In the last issue, I discussed a (literally, now) poor woman who lost a small fortune to online scammers. She erroneously trusted them because instead of telling her that she'd been picked randomly to help access the huge fortune of someone she'd never heard of, she was contacted because she's the relative of someone who spent time in Africa. This targeted scam was way more convincing because it contained personal information.
These days, many forms such as credit-card statements display only a subset of the information you'd need to use the account. For instance, they print xxxx-xxxx-xxxx-1234 for an account ending in 1234. Receipts, which huge numbers of people in the sales industry can access, contain the same information, including the customer name. Imagine if someone could get the account number corresponding to an email address and then forge an email with the correct "security code." Instead of being skeptical about a phishing attack, the recipient might be more inclined to believe the email to be legitimate and follow any provided link. Such targeted phishing has been referred to as "spear phishing" (see, for example, www.microsoft.com/protect/yourself/phishing/spear.mspx), though I believe existing targeted phishing focuses more on things like "Which bank does Fred use?" than "What is Fred's account number?"
The same threat arises from social networking. I get huge amounts of spam that claims to be from people I've never heard of, and I get huge amounts of spam that claims to be from me. Both types are easily filtered, but what if a spammer were to mine social networks and other public data to identify people a recipient knows? Not only did researchers demonstrate this approach some time ago, 1 documented cases now exist of people whose Facebook accounts themselves have been hacked and used to solicit money from friends (see http://redtape.msnbc.com/2009/01/post-1.html).

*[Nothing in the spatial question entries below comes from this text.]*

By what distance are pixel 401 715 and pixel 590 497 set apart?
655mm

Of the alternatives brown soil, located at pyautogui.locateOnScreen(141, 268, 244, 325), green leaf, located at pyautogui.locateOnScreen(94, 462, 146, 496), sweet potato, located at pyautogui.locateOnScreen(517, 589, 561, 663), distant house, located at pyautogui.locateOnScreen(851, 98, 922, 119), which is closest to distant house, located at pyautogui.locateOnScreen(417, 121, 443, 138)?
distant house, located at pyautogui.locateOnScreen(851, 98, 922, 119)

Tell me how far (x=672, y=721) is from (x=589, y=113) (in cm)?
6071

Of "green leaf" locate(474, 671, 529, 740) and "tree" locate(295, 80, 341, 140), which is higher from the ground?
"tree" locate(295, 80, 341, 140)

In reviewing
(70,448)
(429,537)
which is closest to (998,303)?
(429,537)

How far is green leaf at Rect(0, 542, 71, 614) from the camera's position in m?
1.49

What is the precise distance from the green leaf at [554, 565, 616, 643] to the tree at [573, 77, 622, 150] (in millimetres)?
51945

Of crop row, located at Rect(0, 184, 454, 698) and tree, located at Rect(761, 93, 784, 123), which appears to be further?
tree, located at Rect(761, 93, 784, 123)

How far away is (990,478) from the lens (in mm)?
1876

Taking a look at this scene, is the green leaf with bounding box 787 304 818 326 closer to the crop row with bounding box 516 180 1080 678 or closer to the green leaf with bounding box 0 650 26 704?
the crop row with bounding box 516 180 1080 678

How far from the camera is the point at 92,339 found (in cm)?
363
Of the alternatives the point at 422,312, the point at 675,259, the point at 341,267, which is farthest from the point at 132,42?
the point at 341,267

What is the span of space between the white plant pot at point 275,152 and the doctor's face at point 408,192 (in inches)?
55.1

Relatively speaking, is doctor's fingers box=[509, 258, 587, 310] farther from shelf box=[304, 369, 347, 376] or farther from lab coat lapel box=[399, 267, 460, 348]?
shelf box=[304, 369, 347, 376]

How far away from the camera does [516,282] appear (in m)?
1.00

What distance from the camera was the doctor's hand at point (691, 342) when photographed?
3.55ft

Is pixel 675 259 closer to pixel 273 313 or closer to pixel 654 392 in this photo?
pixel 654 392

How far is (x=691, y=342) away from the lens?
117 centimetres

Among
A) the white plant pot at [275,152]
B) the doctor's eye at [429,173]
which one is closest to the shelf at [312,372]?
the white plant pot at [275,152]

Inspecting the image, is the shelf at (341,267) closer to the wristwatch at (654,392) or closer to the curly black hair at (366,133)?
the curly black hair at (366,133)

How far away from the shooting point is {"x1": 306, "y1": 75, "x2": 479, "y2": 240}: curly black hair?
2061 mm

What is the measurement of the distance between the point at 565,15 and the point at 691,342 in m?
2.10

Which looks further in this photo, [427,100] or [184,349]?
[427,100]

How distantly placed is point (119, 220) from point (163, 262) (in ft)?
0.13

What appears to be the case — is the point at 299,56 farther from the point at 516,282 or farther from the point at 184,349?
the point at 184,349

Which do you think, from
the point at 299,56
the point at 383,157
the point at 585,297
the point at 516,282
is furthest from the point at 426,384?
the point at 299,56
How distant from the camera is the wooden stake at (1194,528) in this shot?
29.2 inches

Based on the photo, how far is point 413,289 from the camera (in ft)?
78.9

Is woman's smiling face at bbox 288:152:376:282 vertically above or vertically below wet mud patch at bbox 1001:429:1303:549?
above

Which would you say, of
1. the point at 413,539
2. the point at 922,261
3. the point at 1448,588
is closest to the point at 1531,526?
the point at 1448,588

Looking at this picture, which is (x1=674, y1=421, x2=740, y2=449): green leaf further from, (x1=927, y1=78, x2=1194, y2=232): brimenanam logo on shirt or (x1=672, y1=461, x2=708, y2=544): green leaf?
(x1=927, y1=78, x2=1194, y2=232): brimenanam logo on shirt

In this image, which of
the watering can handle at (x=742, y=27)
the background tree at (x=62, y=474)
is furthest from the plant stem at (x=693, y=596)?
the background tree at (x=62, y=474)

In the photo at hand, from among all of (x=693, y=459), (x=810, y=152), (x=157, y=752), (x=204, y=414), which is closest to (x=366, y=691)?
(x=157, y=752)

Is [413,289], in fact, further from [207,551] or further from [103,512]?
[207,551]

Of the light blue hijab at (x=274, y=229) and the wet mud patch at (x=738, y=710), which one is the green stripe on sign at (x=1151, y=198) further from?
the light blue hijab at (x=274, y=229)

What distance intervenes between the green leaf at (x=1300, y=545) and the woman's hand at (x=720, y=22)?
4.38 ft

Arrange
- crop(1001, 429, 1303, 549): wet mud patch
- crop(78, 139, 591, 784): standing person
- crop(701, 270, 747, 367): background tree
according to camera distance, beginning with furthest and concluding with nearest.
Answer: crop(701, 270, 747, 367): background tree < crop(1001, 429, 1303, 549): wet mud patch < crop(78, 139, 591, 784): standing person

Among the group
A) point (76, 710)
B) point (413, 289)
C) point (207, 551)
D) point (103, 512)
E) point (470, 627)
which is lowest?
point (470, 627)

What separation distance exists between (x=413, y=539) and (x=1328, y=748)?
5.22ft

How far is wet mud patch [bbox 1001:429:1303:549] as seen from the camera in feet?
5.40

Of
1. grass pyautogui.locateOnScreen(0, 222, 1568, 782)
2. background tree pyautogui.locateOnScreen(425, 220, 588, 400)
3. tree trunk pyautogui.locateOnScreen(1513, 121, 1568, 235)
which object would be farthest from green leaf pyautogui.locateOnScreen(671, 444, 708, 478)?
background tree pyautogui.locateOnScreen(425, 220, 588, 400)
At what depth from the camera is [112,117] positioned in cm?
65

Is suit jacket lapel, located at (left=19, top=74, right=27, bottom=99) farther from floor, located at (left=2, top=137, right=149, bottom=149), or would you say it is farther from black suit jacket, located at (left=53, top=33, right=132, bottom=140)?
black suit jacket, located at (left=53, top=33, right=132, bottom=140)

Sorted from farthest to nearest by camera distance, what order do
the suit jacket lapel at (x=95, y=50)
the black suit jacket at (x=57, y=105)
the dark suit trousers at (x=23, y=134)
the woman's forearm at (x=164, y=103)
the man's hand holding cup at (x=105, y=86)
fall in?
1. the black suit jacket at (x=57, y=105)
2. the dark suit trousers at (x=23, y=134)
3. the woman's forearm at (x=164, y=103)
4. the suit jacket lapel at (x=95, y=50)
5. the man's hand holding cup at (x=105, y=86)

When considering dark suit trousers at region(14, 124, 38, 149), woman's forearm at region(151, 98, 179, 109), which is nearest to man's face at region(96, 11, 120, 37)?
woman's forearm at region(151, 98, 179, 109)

Although people should quickly learn to be skeptical when someone posts on Facebook claiming to have been robbed and needing money wired, they might be less suspicious when email from a friend asks for help. Some defenses, such as identifying which hosts can send mail on a given domain's behalf, might provide some security here, as would signing mail from a domain ( http://tools.ietf.org/html/draft-kucherawy-sender-auth-header). Using different email addresses in different contexts also provides help; if I give Facebook a different email than I give Citibank, I'm not going to believe the mail is from Citibank when it looks like it relates to Facebook. But in the end, we have to move to a more secure system with stronger safeguards in every message.
We have been warned.
The One and Only Fred Douglis … honest!
I thank Stephen Farrell and Barry Leiba for helpful comments on this column. The opinions expressed in this column are my personal opinions. I speak neither for my employer nor for IEEE Internet Computing in this regard, and any errors or omissions are my own.